Collected data
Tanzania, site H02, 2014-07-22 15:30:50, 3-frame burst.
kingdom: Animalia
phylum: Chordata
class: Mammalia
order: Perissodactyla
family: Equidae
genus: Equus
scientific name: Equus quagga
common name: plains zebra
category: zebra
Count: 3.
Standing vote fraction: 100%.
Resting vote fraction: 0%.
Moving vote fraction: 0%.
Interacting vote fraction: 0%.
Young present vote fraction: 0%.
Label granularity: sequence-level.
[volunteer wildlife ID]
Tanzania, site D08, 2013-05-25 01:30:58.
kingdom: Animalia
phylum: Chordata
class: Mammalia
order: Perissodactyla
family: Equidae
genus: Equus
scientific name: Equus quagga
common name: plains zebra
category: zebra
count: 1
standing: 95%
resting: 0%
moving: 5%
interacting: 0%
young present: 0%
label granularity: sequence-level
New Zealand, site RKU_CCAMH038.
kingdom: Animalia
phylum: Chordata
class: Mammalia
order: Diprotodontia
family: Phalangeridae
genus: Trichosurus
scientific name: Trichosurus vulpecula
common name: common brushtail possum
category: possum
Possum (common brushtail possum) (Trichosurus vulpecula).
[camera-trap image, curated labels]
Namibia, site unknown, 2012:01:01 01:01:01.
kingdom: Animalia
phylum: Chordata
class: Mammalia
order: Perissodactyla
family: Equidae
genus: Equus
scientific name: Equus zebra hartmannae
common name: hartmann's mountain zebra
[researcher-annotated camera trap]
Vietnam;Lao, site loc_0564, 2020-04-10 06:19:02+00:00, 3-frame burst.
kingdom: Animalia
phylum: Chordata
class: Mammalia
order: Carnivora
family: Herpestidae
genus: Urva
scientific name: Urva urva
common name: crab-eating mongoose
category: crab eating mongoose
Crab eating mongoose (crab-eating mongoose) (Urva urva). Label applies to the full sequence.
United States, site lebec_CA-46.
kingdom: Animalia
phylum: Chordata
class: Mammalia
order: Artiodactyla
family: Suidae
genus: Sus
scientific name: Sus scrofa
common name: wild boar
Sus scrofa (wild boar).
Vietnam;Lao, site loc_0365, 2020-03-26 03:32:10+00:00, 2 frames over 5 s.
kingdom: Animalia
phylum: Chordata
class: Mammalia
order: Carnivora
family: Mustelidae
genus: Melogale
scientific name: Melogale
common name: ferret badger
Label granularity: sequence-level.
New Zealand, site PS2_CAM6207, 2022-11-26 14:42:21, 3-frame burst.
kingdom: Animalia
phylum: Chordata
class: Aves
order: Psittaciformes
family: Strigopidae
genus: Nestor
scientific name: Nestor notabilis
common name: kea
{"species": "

• [TASK OBJECTIVE]
All lines in the data above from the one with "standing: 95%" through the one with "common name: common brushtail possum" must be repeated exactly, and no others.

• [SOLUTION FOR THIS PROBLEM]
standing: 95%
resting: 0%
moving: 5%
interacting: 0%
young present: 0%
label granularity: sequence-level
New Zealand, site RKU_CCAMH038.
kingdom: Animalia
phylum: Chordata
class: Mammalia
order: Diprotodontia
family: Phalangeridae
genus: Trichosurus
scientific name: Trichosurus vulpecula
common name: common brushtail possum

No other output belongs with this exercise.